Grandma taught me that action is ageless and people cannot be confined by a number.
But 1907 was a year when life was slower, measured by routine and role, when people made plans for the future and bought tickets to travel months in advance. It was a year when people still read, listened to music for the pure enjoyment of hearing notes played, a time when discussion was rational and considered. There seemed to be more control of the direction life took.
Or so I imagine.
These days, we won’t make a decision to buy tickets to a show until a few days – and sometimes only a few hours – ahead of the curtain. We do not RSVP to a party, in case something better comes along.

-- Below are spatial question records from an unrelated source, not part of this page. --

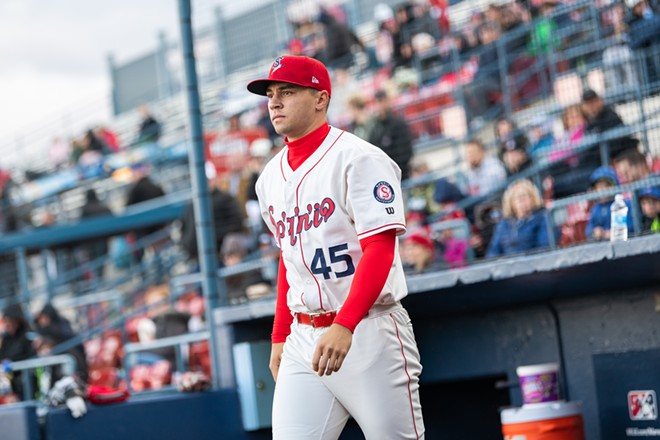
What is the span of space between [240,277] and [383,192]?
4.12 meters

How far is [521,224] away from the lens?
6438 mm

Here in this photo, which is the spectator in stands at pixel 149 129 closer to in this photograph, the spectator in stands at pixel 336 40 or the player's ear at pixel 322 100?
the spectator in stands at pixel 336 40

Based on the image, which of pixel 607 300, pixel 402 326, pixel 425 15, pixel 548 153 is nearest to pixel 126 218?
pixel 425 15

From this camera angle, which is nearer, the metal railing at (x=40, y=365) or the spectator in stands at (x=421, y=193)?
the metal railing at (x=40, y=365)

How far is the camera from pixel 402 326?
3.48 metres

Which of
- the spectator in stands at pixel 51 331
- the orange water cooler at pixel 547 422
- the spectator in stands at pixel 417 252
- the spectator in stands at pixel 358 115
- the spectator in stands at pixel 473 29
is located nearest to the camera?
the orange water cooler at pixel 547 422

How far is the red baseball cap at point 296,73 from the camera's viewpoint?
3475 millimetres

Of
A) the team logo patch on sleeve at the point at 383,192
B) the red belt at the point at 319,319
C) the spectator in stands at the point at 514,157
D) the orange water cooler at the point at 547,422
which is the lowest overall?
the orange water cooler at the point at 547,422

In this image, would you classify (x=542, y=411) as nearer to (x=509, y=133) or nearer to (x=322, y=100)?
(x=322, y=100)

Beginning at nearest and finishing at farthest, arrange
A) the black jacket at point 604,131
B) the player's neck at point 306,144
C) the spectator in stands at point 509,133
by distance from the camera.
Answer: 1. the player's neck at point 306,144
2. the black jacket at point 604,131
3. the spectator in stands at point 509,133

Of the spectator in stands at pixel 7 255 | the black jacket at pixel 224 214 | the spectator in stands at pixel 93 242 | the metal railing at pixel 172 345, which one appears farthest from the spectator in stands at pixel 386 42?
the spectator in stands at pixel 7 255

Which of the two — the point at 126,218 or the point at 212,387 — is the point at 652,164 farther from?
the point at 126,218

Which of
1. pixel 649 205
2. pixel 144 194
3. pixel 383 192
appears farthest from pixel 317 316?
pixel 144 194

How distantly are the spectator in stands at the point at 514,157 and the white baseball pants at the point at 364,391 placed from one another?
4.50 meters
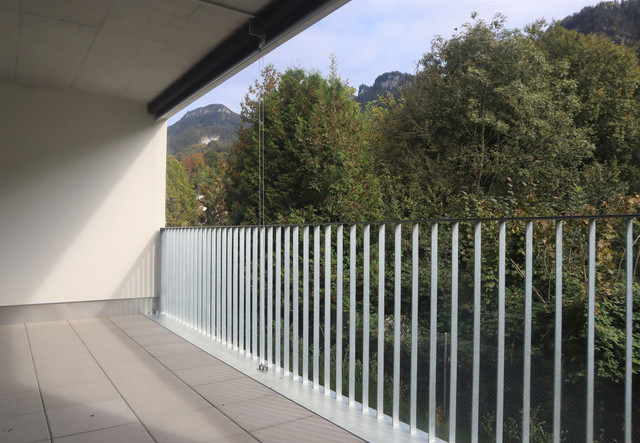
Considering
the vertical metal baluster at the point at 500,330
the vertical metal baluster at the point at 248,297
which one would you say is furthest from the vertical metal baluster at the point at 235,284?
the vertical metal baluster at the point at 500,330

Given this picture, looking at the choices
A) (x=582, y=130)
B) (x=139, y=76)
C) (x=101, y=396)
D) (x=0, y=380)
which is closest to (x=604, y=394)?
(x=101, y=396)

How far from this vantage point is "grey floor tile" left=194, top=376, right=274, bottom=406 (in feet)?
8.72

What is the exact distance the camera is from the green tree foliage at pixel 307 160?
8.72 metres

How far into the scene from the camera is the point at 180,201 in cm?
1046

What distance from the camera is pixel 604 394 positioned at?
4246 millimetres

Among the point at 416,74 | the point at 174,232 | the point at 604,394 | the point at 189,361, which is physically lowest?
the point at 604,394

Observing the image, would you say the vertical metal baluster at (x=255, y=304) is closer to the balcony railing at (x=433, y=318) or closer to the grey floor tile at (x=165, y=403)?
the balcony railing at (x=433, y=318)

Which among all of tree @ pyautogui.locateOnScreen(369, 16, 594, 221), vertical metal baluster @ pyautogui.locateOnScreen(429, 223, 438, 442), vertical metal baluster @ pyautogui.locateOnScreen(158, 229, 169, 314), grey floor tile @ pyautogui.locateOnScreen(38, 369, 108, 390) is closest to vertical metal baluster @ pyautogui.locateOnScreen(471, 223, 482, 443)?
vertical metal baluster @ pyautogui.locateOnScreen(429, 223, 438, 442)

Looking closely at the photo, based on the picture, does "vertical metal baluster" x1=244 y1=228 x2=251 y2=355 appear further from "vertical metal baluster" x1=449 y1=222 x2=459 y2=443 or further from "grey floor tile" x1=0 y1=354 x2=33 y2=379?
"vertical metal baluster" x1=449 y1=222 x2=459 y2=443

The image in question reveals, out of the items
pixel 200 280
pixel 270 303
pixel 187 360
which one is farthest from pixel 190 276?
pixel 270 303

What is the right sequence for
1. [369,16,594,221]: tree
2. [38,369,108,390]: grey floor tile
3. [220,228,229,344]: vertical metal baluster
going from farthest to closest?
[369,16,594,221]: tree < [220,228,229,344]: vertical metal baluster < [38,369,108,390]: grey floor tile

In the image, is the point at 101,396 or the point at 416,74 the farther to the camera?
the point at 416,74

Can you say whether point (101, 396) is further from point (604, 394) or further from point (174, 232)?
point (604, 394)

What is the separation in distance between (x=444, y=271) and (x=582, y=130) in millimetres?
7295
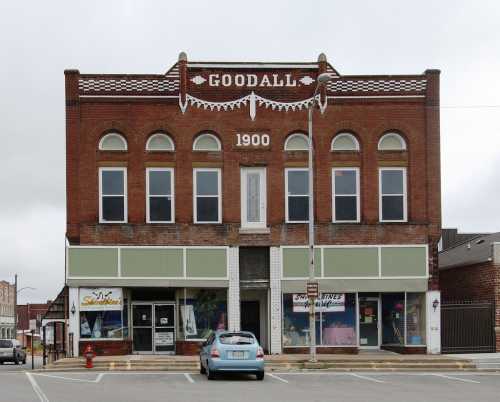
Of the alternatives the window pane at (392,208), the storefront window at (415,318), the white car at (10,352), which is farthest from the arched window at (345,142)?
the white car at (10,352)

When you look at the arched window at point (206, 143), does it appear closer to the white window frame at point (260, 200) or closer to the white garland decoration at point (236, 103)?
the white garland decoration at point (236, 103)

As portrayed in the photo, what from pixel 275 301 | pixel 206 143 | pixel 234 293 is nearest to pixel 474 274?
pixel 275 301

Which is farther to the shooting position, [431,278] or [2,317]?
[2,317]

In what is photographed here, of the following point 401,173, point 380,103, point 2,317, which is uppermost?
point 380,103

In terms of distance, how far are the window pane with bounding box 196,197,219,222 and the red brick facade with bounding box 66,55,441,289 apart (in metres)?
0.31

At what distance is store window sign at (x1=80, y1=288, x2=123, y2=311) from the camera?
3259cm

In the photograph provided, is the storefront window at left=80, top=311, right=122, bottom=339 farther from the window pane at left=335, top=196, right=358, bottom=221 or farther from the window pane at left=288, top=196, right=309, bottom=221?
the window pane at left=335, top=196, right=358, bottom=221

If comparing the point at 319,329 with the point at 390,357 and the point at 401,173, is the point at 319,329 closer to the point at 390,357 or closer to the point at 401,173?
the point at 390,357

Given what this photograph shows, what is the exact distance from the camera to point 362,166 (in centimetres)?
3353

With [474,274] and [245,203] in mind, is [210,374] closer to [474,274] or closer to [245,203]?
[245,203]

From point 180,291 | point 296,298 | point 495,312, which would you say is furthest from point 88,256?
point 495,312

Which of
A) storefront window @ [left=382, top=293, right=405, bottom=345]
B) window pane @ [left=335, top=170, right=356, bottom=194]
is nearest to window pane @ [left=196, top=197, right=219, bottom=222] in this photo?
window pane @ [left=335, top=170, right=356, bottom=194]

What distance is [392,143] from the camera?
111 ft

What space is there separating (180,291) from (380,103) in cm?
1011
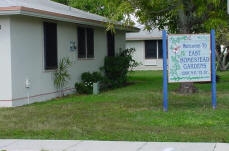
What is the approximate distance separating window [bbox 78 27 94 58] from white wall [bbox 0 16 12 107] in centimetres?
535

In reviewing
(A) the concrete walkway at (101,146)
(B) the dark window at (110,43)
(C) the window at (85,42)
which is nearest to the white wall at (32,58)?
(C) the window at (85,42)

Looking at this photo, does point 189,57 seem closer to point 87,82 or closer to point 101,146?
point 101,146

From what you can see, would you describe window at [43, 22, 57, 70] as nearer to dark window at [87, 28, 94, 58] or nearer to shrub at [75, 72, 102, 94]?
shrub at [75, 72, 102, 94]

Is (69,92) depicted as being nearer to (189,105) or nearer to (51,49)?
(51,49)

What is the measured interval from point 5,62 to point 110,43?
953cm

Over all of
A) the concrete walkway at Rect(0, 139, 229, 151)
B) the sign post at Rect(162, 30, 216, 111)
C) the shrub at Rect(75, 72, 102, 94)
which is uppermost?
the sign post at Rect(162, 30, 216, 111)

And when we do decide to attend, we tell the host, “We’ll be there around 6-ish.” It’s an unspecified yet acknowledged understanding that we may not show up at all, if suddenly we don’t feel like it.
We are in the age of “-ish.”
We can’t make up our minds, can’t commit, we will show up if there are no other options. Reading an entire newspaper article, much less an entire book, isn’t considered time-worthy unless we decide to read to completion of our own accord. We are informed by pundits that society in general has the attention span of a gnat. But there is more at play here to what might be seen as a knee-jerk reaction to the old ways of doing things.
Our inability to commit is pushback to being told there is only one way to achieve a goal.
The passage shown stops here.